San Agustín nació en Tagaste, Numidia, provincia del imperio romano (actual Argelia), estudió en Cartago y abrazó el maniqueísmo, que creía en la existencia de dos principios inconciliables, el bien y el mal. A los 29 años se mudó a Roma y un año más tarde a Milán, adonde lo siguen su madre y su hijo. En Milán, bajo la influencia del obispo Ambrosio, descubre el neoplatonismo de Plotino y se consagra a la lectura del Nuevo Testamento. A partir de ese momento, según lo relata en sus Confesiones, escuchó la voz de Dios y en el año 385 se produce su conversión al cristianismo, solo comparable con la del apóstol San Pablo. Su obra posterior tendrá vastas repercusiones en la Iglesia y en el pensamiento moderno.
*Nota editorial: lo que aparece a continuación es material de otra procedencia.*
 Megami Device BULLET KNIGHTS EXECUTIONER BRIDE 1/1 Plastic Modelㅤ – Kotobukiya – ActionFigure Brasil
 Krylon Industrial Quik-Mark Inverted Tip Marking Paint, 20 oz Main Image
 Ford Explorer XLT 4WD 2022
San Agustín nos enseñó la fuerza inagotable del amor. En su obra, ese amor es una fuerza tempestuosa que se vuelca sin límites hacia Dios. Si se cree en Dios y en todo lo que encierra su potestad creadora, no hay otra forma de amarlo que como lo amó San Agustín: “Porque tú estás dentro de mí, más dentro de mi misma identidad y más encima de mí que lo más elevado de mí”, escribe en sus Confesiones.
Por sobre la racionalidad aristotélica que Santo Tomas intentará asimilar al cristianismo siglos más tarde, la filosofía cristiana de la voluntad sitiará su comprensión del Dios Todopoderoso e indescifrable sobre las huellas que sembró San Agustín. Pero la voluntad es una fuerza poderosa, que alcanza su clímax de poder y éxtasis cuando está fundada en el amor. En San Agustín, el amor es la dimensión más fundamental del espíritu humano. Y la voluntad de amar, su magno legado.
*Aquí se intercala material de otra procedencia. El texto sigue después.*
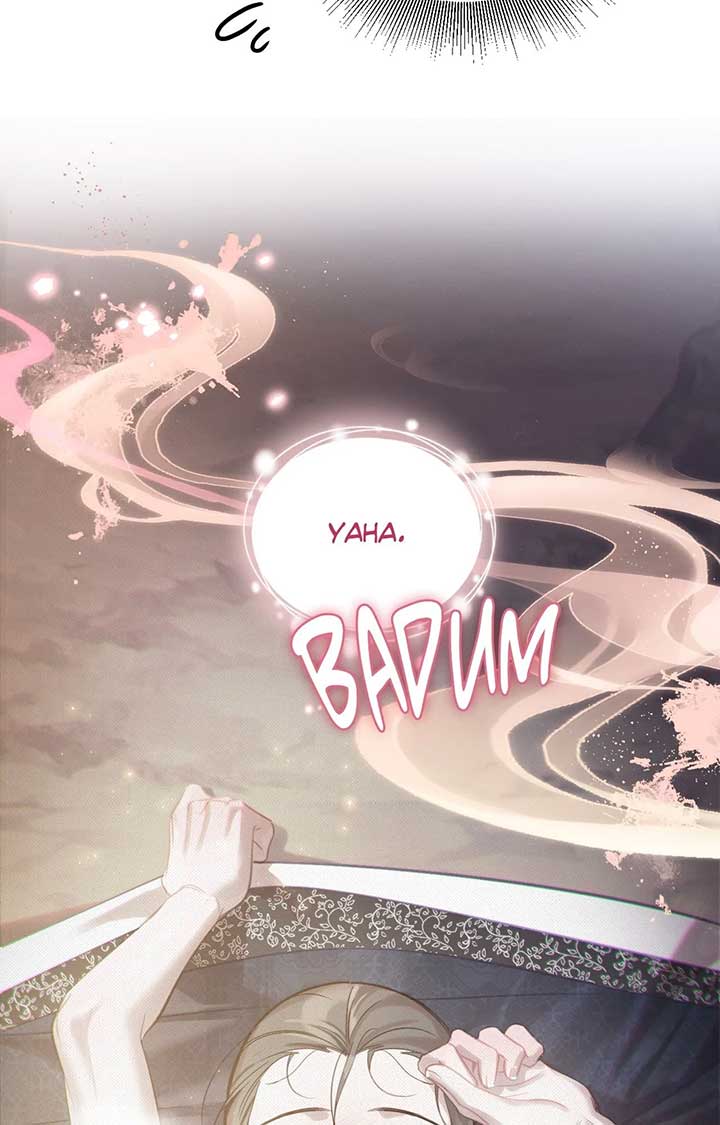 Read The Queen’s Secret Lessons Manga Online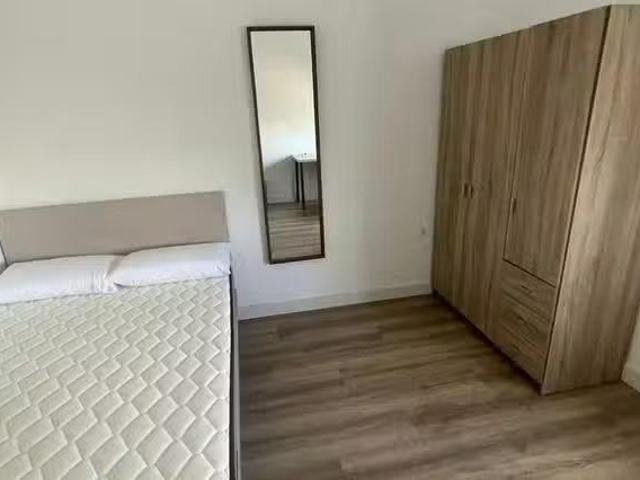 Acogedor Habitación en Carrer de Bilbao, Provençals de Poblenou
En su exposición de la epístola de San Juan a los partos se encuentra un excelente compendio del desgarro espiritual del obispo de Hipona: “Ama y haz lo que quieras; si callas, calla por amor; si clamas, clama por amor; si corriges, corrige por amor; si perdonas, perdona por amor; si está dentro la raíz del amor, no podrá salir de esa raíz sino el bien”. Su imprecación “¡haz lo que quieras!” es un imperativo categórico del amor. Los imperativos éticos que harán su entrada en la historia siglos adelante nunca rozarán la dimensión ética y esperanzadora del “ama y haz lo que quieras”.
Así es San Agustín, síntesis y encrucijada de caminos que se despeñan en una pluralidad de mundos, un torrente de amor que nos enseñó a amar y hacer lo que queramos. En beneficio del amor, anunciar la buena nueva de un agustinismo no religioso es un imperativo ético de la riqueza de las personas. En homenaje del amor, invocamos un agustinismo terrenal. Por un amor inclaudicable y cardinal, aun sin Dios a la vista. Por una paideia del afecto. Por una respuesta positiva a la pregunta: ¿se puede amar a la vida como San Agustín amó a Dios? Gracias a la cualidad diferenciadora del amor, el hombre es único y diferente y se realiza en la vida en un todo de acuerdo con su propia ley universal. ¡Ama y haz lo que quieras!